# Data formats

Chemical compounds are usually stored in databases using the SMILES format. Usually CSV files are used for this purpose, where we have a `smiles` column, and other columns are molecular descriptors or experimental data. Sometimes we only get SMILES, in which case such files have the `.smi` extension, and molecules are saved as one SMILES string per line.

## Conformations and force fields

SMILES does not describe the spatial arrangement of atoms in the 3D space, which is called a **molecular conformation**. Conformations are produced by rotating single bonds in order to find an energetically stable pose. Multiple conformations are possible, as many conformations can be stable. We can employ computer tools to find conformations close to the real ones. We can use **force fields**, which are optimization methods that iteratively modify the conformation of a compound to minimize an energy function.
:::::
**Problem**
From the data formats page, list every kind of content that it says the columns of a CSV file of chemical compounds hold.
:::::
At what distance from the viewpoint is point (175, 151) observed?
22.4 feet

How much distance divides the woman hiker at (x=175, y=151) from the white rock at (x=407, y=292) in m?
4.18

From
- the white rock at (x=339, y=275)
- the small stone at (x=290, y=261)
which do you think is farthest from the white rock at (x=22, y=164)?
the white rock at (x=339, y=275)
:::::
**Answer area**
- SMILES (in a `smiles` column)
- Molecular descriptors
- Experimental data